Money-laundering courier caught after texting police

A student caught carrying £250,000 cash in a suitcase at a train station was part of a sophisticated underground banking scheme, detectives have said.

Yuming Dong, 21, used the rail network to transport huge amounts of illegal money across the country.

Detectives said he was part of a scheme which operated among students at the University of Manchester and involved “large scale money laundering and deception”.

He turned himself in after a probe by British Transport Police and was found guilty of money laundering at Manchester Crown Court.

Dong operated as a courier, travelling on at least two occasions between London and Manchester to transport over £400,000 of illicit cash to be used as a cash pool.

On one of these occasions, Dong effectively handed himself in when he texted British Transport Police to report a suspicious person on board carrying a large yellow suitcase.

Officers boarded the train at Manchester Piccadilly and found £255,000 in cash in his suitcase.

He was arrested on suspicion of money laundering and the cash was seized.

A search of his address revealed a diary with mention of money laundering and used train tickets from previous visits to London to collect cash.

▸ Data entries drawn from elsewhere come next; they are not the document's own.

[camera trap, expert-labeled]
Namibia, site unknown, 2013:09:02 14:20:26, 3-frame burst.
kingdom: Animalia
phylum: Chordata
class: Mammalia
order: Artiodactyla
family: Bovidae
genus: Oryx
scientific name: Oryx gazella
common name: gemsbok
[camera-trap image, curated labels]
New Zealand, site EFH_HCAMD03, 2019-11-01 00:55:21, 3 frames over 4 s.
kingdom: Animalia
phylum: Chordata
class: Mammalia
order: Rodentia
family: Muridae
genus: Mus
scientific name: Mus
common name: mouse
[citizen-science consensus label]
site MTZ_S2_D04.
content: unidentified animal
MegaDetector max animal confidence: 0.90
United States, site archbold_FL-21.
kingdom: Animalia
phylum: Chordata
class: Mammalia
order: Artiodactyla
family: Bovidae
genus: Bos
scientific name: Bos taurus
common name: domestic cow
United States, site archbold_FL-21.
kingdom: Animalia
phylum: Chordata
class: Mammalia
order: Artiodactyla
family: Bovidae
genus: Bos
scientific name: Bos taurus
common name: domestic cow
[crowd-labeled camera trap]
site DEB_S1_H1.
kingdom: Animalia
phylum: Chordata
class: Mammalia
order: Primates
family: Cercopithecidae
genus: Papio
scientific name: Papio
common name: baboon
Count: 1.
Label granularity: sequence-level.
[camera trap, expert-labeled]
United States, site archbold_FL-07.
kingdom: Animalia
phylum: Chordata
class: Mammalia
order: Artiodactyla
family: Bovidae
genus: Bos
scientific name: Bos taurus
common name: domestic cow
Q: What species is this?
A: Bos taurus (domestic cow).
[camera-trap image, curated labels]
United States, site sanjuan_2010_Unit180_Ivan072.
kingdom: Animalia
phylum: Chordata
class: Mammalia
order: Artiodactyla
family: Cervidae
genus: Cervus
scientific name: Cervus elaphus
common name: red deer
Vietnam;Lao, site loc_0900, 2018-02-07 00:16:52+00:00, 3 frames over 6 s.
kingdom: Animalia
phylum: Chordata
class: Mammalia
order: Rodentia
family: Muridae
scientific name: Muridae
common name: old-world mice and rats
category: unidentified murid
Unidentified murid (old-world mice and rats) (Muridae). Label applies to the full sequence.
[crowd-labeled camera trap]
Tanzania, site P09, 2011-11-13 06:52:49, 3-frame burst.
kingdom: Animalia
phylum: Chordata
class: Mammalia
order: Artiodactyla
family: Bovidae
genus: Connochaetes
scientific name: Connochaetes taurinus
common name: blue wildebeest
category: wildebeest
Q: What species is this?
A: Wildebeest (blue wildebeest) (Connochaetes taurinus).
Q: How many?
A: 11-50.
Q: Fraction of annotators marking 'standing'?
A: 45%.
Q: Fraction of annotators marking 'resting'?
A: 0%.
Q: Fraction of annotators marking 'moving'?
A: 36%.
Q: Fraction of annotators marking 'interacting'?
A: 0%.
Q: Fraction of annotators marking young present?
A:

Further enquiries conducted on the number he used to text the police revealed the extent of his involvement in the criminal conspiracy.

As the investigation developed, evidence revealed that a second University of Manchester student, Hong Qian Wang, performed the role of the banker in the scheme.

She pleaded guilty to money laundering at Manchester Crown Court on 11 March 2021 and was sentenced to two years in prison.

Dong was sentenced to 18 months imprisonment, suspended for two years, on 28 July this year.

Speaking after sentencing, Detective Inspector Granville Sellers, from British Transport Police, said: “This was a complex and painstaking investigation which uncovered a sophisticated criminal operation involving large scale money laundering and deception.

“The sum of money involved is simply staggering, but it’s very satisfying to know that over £250,000 of this will now be used as police funds – allowing us further investment in keeping the travelling public safe.”

He added “Money laundering is not a victimless crime, the cash involved often originates from criminal activity such as drug dealing and exploitation.

“We will always take these reports seriously and work tirelessly to bring offenders before the courts.”